** Opening DOCUMENT PASSAGE block **

[petsc-users] KSP solve time and iterations

Valerio Barnabei valerio.barnabei at gmail.com
Fri Jan 18 15:58:27 CST 2019


>
> The only reason I may think about a slower code, is that MatSetValues for
> MATIS has indirect memory access when mapping global-to-local.
>
Are you preallocating the matrix properly? I mean, are you calling
> MatISSetPreallocation with the same input used for
> MatMPIAIJSetPreallocation?
>

You're right. I'm preallocating a different number of nnz. I forgot how
much preallocation influences performance.
My doubt is: if i created my MATIS using MatCreateIS(PETSC_COMM_WORLD, 1,
PETSC_DECIDE, PETSC_DECIDE,  ndofs , ndofs, map, map, &K), how can i
preallocate *_nnz for local submatrix? Do you suggest creating MATIS by
passing the local size instead of the global size?

Same loop, same entries. Only local indices in place of the global ones
>

And the performance is supposed to be the same, right?

A couple more questions:
-I tried to use PCGAMG, and the convergence is really fast. Thank you for
your suggestion. I'm planning to add an advection term to my equation,
which preconditioner would you suggest?
-I'm also trying to use PCBDDC (as you suggested in an earlier mail), but i
got errors, basically because I'm not sure about the options i'm supposed
to use. If you think this PC could suite my case (considering the fact I
will add an advection term soon), can I get any help to tweak it and make
it work? Attached you'll find my error log of a run with -pc_type bddc. Is
there any specific requirement (that i could have completely missed) in the
domain decomposition strategy to use this particular PC?

Thank you for your help and your time.

Valerio



Il giorno ven 18 gen 2019 alle ore 22:18 Stefano Zampini <
stefano.zampini at gmail.com> ha scritto:

>
>
> On Jan 18, 2019, at 6:47 PM, Valerio Barnabei <valerio.barnabei at gmail.com>
> wrote:
>
> Hello (again),
> I'm trying to figure out how to change my program in order to use MATIS
> type and PCBDD.
> I managed to build my MATIS matrix successfully, but my code is now
> slower. I think the main issue is that i'm using MatSetValues inside the
> element loop, and passing as values the e-th local element matrix.

** Closing DOCUMENT PASSAGE block **
** Opening GIVEN MATERIAL block **

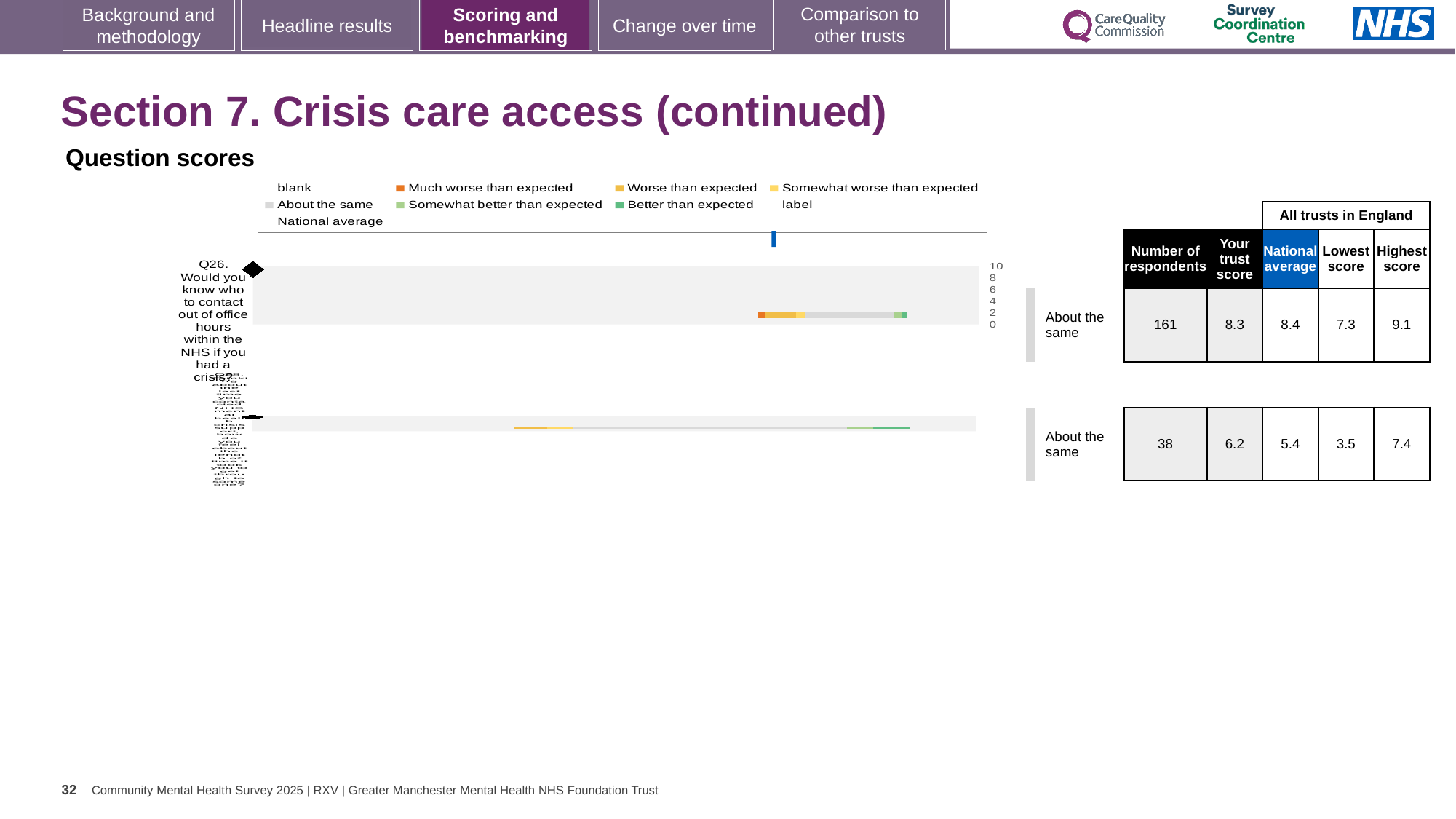
What is the lowest score among all trusts in England for Q26? 7.3 For Q26, which is larger: your trust score or the national average? National average How many questions (rows) are plotted in the Question scores chart? 2 What kind of chart is shown under 'Question scores'? bar chart What benchmark category is shown for Q26 next to the chart? About the same For Q26, what is the difference between the highest score and the lowest score across all trusts in England? 1.8 In the second (lower) row of the table, what is the number of respondents? 38 What is the national average score for Q26? 8.4 What is 'Your trust score' for Q26? 8.3 What is the highest score among all trusts in England for Q26? 9.1 In the table beside the chart, what is the number of respondents for Q26? 161 In the second (lower) row of the table, what is the difference between your trust score and the national average? 0.8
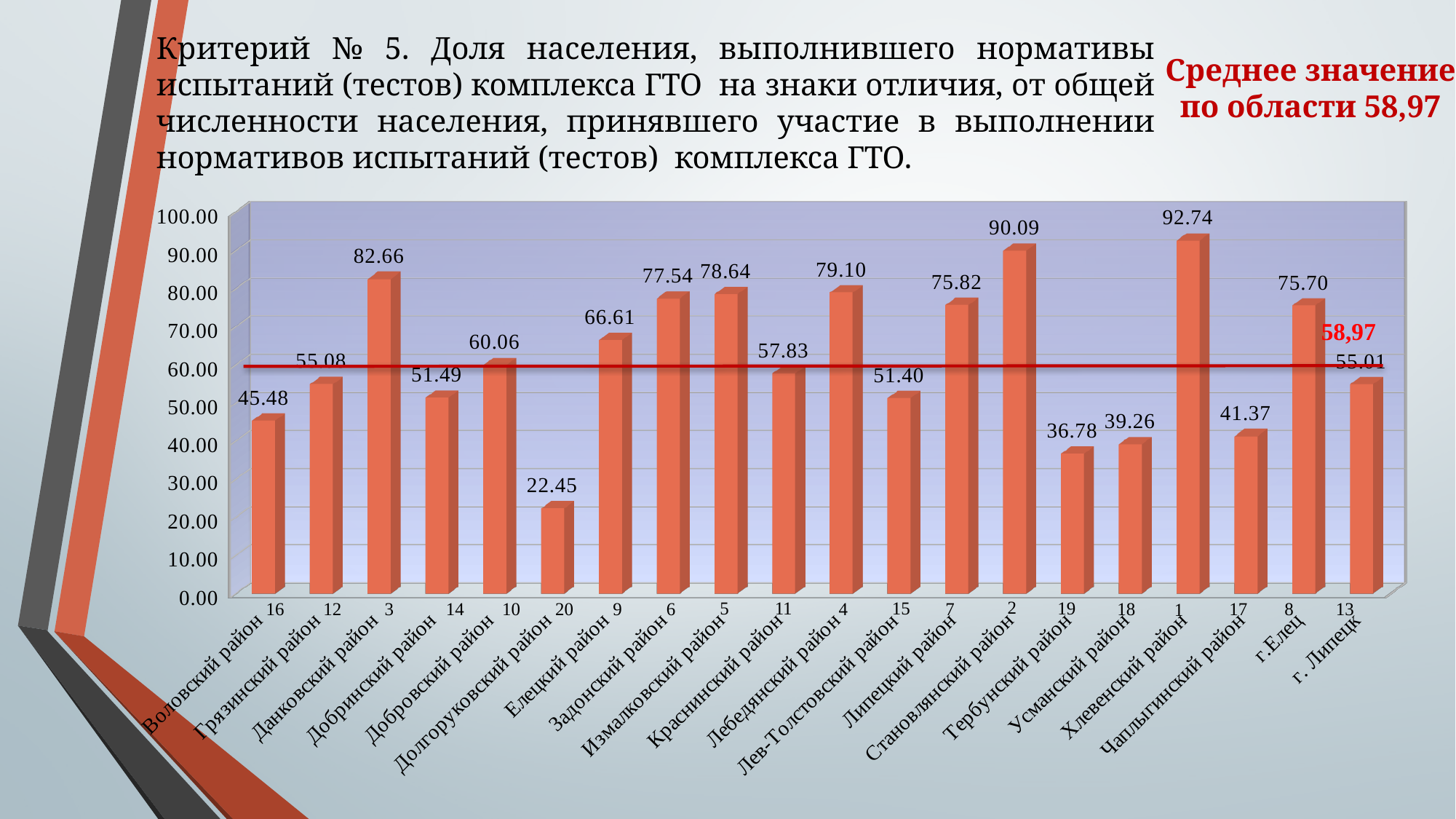
What is the difference between the values for Хлевенский район and Чаплыгинский район? 51.37 What is the value for Долгоруковский район? 22.45 Which district has the highest value on the chart? Хлевенский район Which district has the lowest value on the chart? Долгоруковский район What is the value for Данковский район? 82.66 What is the value for г. Липецк? 55.01 Is the value for Лебедянский район greater or less than 70.00? greater How many districts are shown on the chart? 20 What is the difference between the values for Становлянский район and Тербунский район? 53.31 Which is larger, the value for Задонский район or the value for Измалковский район? Измалковский район What kind of chart is shown on the slide? bar chart What value does the red horizontal line on the chart mark? 58,97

** Closing GIVEN MATERIAL block **

> [ACTION ITEM A]
In the PETSc thread, what reason is given for why a code using MATIS might run slower?
> [ACTION ITEM B]
List every function name beginning with "Mat" that the PETSc thread mentions.
> [ACTION ITEM C]
Carry the PETSc mailing list thread forward from its last line.

> [TASK RESPONSE A]
MatSetValues for MATIS uses indirect memory access when it maps global indices to local ones.

> [TASK RESPONSE B]
MatSetValues, MatISSetPreallocation, MatMPIAIJSetPreallocation, MatCreateIS

> [TASK RESPONSE C]
>
>
> The only reason I may think about a slower code, is that MatSetValues for
> MATIS has indirect memory access when mapping global-to-local.
> Are you preallocating the matrix properly? I mean, are you calling
> MatISSetPreallocation with the same input used for
> MatMPIAIJSetPreallocation?
>
> In a sort of pseudocode, where B is the shape functions matrix and D is a
> “diffusion” matrix:
>
>
> for e in localElements
> for qp in quadraturePoints{
>                         for n in localNodes {
>                                    for m in localNodes {
>                                                ke +=
> weights[qp]*detJ[qp]*B[n]^T* D*B[m];
> }
> }
> For n in localNodes{
> For m in localNodes{
>                 fe[n] -= ke[n* localNodes +m]*ge[e][m];//ge is a simple
> array that lets me easily take into account Dirichlet conditions, for my
> simple case
> }
> for n in localNodes{
> //            idx [n]=LM [e][n];
> //LM is the DOF array (rows are Local elements, columns are local nodes,
> values are global dofs, i.e. row/col indices for global assembly of K,
> negative values are prescribed DOFs
> }
> MatSetValues(K, localNodes, (PetscInt*) &idx [0], localNodes, (PetscInt*)
> &idx [0], (PetscScalar*) &ke[0], ADD_VALUES);
> //same for VecSetValues
> }
> Just to clarify: the array I used to create the map is a unique array for
> each process, without the negative values of the prescribed DOFs; the array
> I’m using in matsetvalues is each time the portion of the array used for
> the map relative to the current element. In addition to that: the code is
> working, it gives the same result of an older version where I used MATAIJ,
> but the portion of the element assembly loop is slower, and so is the
> solving process (compared using PCNONE on both, obtained same iterations to
> converge, same norm_2 of solution vector).
> I guess using MatSetValues outside of the loop, using the same large array
> I used to create the map for the matIS is supposed to be better, but I
> cannot see a way to use it with this elemental assembly logic.
>
>
> MatSetValues (and MatSetValuesLocal) expects 2d data for the entries.
> Calling these once per element is the best you can do.
>
> Stefano suggested to use MatSetValuesLocal: in that case what is supposed
> to be idx? (I’m using global indices now).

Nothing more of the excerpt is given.